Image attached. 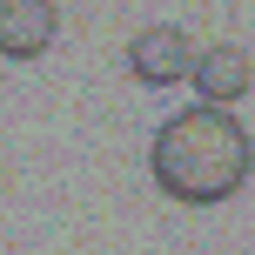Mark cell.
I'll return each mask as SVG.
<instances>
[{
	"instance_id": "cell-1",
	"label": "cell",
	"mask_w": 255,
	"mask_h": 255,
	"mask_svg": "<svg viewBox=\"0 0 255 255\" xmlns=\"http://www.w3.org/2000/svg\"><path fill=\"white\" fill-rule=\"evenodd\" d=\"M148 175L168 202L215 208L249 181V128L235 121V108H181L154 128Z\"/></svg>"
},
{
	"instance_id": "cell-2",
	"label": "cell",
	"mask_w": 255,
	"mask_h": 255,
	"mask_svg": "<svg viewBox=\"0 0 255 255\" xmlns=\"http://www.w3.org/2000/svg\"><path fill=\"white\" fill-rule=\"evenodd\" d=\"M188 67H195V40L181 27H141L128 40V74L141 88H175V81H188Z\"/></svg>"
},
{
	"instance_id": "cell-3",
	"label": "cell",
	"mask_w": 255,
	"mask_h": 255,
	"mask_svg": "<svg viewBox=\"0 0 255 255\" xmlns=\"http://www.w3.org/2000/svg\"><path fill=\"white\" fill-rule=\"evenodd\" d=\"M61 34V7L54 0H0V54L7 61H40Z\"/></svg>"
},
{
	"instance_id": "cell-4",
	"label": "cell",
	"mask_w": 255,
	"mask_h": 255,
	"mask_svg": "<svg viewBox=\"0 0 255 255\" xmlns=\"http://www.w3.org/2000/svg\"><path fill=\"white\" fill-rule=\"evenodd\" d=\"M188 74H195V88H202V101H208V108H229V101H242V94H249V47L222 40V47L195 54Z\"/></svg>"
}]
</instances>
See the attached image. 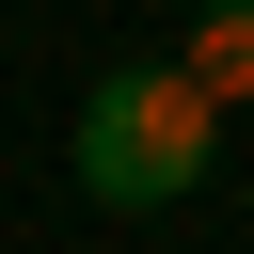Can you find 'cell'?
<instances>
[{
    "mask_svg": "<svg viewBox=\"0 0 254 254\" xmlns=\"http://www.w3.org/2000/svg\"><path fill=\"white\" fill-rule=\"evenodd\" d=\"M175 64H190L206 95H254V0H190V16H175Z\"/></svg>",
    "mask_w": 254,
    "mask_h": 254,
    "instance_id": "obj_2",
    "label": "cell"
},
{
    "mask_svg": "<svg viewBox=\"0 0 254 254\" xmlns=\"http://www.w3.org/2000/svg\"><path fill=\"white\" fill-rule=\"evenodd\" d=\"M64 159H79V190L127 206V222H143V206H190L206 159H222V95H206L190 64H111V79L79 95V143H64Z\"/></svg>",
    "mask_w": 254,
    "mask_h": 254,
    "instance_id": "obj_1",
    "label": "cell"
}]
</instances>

---

:: WHAT TO PRODUCE ::
Find every line in the items above that contains the string "fill", matching case exactly, and copy each of those lines.

:: OUTPUT FOR THIS EXERCISE ::
	"mask_svg": "<svg viewBox=\"0 0 255 255\" xmlns=\"http://www.w3.org/2000/svg\"><path fill=\"white\" fill-rule=\"evenodd\" d=\"M148 175L168 202L215 208L249 181V128L235 121V108H181L154 128Z\"/></svg>"
	"mask_svg": "<svg viewBox=\"0 0 255 255\" xmlns=\"http://www.w3.org/2000/svg\"><path fill=\"white\" fill-rule=\"evenodd\" d=\"M188 67H195V40L181 27H141L128 40V74L141 88H175V81H188Z\"/></svg>"
	"mask_svg": "<svg viewBox=\"0 0 255 255\" xmlns=\"http://www.w3.org/2000/svg\"><path fill=\"white\" fill-rule=\"evenodd\" d=\"M61 34V7L54 0H0V54L7 61H40Z\"/></svg>"
	"mask_svg": "<svg viewBox=\"0 0 255 255\" xmlns=\"http://www.w3.org/2000/svg\"><path fill=\"white\" fill-rule=\"evenodd\" d=\"M188 74H195V88H202V101H208V108H229V101H242V94H249V47L222 40V47L195 54Z\"/></svg>"
    "mask_svg": "<svg viewBox=\"0 0 254 254\" xmlns=\"http://www.w3.org/2000/svg\"><path fill=\"white\" fill-rule=\"evenodd\" d=\"M175 64H190L206 95H254V0H190V16H175Z\"/></svg>",
    "mask_svg": "<svg viewBox=\"0 0 254 254\" xmlns=\"http://www.w3.org/2000/svg\"><path fill=\"white\" fill-rule=\"evenodd\" d=\"M64 159H79V190L127 206V222H143V206H190L206 159H222V95H206L190 64H111V79L79 95V143H64Z\"/></svg>",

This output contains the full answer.